**Dane do przetworzenia**
__________

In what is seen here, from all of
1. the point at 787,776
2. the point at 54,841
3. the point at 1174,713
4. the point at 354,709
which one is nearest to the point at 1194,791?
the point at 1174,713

__________

**Zadanie do wykonania**
Zapisz wszystkie powyższe dane jako listę numerowaną, pomijając puste wiersze.

**Rozwiązanie zadania**
1. In what is seen here, from all of
2. 1. the point at 787,776
3. 2. the point at 54,841
4. 3. the point at 1174,713
5. 4. the point at 354,709
6. which one is nearest to the point at 1194,791?
7. the point at 1174,713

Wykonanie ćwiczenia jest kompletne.